** WORK TO COMPLETE **
With the line containing "common name: african buffalo" as the start and the line containing "A: Bos taurus (domestic cow)." as the end, transcribe that span of the entries below exactly, including both.

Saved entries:
__________
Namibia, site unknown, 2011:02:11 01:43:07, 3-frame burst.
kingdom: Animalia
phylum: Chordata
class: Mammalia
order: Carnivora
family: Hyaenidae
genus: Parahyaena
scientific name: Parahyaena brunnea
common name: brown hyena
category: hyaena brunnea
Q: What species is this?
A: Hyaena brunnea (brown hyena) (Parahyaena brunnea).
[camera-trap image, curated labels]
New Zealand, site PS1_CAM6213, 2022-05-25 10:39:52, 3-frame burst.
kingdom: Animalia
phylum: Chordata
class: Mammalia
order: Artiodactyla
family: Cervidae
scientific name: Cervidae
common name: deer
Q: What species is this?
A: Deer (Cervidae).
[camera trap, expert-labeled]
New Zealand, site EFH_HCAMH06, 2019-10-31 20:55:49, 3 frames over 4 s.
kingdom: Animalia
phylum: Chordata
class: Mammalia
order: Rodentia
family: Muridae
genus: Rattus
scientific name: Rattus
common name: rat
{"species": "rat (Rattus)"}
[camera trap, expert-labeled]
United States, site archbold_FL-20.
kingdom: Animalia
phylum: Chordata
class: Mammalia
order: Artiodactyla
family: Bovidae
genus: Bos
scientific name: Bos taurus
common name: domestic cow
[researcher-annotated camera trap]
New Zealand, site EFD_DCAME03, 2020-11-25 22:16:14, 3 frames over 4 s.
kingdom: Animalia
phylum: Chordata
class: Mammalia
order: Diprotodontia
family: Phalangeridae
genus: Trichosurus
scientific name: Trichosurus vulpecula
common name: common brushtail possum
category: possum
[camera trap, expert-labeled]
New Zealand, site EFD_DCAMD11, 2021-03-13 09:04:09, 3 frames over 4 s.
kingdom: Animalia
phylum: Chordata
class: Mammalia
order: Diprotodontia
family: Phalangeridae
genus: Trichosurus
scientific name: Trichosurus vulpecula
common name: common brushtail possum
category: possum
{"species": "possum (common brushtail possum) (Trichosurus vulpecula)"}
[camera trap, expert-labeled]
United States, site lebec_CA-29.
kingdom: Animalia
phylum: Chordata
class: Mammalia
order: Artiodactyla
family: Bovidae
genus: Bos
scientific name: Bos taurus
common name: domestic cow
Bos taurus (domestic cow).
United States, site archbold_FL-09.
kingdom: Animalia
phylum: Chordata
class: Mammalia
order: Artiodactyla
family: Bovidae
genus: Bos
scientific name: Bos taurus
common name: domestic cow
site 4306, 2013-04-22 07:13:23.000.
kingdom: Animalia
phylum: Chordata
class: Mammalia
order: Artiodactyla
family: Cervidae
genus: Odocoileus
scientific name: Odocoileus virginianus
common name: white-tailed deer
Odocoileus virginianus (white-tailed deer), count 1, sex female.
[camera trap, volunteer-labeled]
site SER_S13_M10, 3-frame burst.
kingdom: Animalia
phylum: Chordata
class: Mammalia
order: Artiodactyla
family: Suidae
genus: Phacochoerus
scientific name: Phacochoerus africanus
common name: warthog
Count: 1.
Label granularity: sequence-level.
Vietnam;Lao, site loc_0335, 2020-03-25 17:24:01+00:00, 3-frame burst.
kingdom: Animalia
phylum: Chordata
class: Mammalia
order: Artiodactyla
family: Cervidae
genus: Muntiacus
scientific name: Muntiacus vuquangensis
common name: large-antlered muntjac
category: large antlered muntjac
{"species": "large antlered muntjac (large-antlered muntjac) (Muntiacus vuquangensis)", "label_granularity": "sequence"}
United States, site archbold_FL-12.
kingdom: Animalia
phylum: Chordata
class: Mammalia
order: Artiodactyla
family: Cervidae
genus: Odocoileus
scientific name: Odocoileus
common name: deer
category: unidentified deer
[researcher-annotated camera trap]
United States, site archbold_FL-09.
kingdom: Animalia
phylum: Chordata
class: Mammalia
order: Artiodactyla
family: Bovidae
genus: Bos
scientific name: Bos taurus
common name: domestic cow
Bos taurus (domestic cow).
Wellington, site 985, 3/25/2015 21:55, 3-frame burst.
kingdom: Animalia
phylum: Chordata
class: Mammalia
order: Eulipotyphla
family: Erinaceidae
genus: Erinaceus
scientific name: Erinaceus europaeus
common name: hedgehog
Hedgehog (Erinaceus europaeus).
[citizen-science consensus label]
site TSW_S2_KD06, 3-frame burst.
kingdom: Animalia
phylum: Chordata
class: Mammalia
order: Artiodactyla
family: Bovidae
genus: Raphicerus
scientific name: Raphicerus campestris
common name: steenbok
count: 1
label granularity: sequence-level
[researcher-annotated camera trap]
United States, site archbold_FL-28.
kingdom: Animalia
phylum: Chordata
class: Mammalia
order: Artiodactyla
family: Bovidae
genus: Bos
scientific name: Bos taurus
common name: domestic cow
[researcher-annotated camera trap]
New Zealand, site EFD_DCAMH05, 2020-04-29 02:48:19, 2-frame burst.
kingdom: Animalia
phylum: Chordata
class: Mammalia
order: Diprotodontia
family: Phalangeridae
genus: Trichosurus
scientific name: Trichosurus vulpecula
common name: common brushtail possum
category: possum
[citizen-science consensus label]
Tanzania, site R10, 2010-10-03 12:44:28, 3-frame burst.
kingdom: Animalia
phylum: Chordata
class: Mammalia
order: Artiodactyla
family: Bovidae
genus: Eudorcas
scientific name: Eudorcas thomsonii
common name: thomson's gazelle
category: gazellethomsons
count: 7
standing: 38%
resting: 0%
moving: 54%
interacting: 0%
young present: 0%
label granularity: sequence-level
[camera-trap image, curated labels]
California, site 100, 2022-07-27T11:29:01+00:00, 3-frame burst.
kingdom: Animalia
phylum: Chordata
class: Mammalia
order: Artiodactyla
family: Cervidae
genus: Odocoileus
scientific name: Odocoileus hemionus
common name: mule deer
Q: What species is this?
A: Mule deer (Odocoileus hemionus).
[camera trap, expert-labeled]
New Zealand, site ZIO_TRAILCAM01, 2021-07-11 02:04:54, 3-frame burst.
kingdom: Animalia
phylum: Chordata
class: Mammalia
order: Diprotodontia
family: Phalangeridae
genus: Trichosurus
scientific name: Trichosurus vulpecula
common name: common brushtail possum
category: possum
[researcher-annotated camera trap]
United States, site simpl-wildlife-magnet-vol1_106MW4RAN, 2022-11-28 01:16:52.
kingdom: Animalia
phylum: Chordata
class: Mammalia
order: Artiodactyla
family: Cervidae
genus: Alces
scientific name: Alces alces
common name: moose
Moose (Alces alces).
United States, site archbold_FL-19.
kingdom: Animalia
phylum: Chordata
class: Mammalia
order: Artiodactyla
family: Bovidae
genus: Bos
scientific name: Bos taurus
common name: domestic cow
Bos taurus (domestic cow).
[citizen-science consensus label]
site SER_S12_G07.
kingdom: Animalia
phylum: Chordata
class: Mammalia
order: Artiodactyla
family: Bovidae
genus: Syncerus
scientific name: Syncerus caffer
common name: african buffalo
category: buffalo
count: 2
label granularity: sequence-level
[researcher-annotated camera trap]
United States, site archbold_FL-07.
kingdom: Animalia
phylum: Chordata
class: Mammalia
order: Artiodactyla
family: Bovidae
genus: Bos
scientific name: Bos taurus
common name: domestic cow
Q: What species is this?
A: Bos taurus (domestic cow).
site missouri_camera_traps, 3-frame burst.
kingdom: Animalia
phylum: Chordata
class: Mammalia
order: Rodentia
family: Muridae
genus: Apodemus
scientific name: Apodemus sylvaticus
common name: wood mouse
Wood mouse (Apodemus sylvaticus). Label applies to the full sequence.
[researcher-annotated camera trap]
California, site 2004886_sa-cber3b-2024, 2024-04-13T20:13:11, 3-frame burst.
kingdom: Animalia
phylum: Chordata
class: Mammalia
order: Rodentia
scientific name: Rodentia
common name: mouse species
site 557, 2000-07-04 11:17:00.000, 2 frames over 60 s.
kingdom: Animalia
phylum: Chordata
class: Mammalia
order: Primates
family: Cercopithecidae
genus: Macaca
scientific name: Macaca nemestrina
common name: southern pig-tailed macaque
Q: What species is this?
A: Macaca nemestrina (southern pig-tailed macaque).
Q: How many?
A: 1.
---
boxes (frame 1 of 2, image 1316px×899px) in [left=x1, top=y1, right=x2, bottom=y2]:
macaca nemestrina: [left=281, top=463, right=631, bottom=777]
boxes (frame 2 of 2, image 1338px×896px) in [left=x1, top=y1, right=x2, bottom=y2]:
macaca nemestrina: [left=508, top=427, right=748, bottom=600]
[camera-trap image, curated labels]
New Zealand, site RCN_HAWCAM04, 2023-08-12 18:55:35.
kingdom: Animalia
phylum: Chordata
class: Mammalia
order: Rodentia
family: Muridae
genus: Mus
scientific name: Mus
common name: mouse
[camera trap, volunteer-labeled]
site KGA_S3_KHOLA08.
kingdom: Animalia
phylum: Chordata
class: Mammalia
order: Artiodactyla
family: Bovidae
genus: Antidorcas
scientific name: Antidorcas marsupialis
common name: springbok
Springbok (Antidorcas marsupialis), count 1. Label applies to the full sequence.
__________
** RESPONSE AREA **
common name: african buffalo
category: buffalo
count: 2
label granularity: sequence-level
[researcher-annotated camera trap]
United States, site archbold_FL-07.
kingdom: Animalia
phylum: Chordata
class: Mammalia
order: Artiodactyla
family: Bovidae
genus: Bos
scientific name: Bos taurus
common name: domestic cow
Q: What species is this?
A: Bos taurus (domestic cow).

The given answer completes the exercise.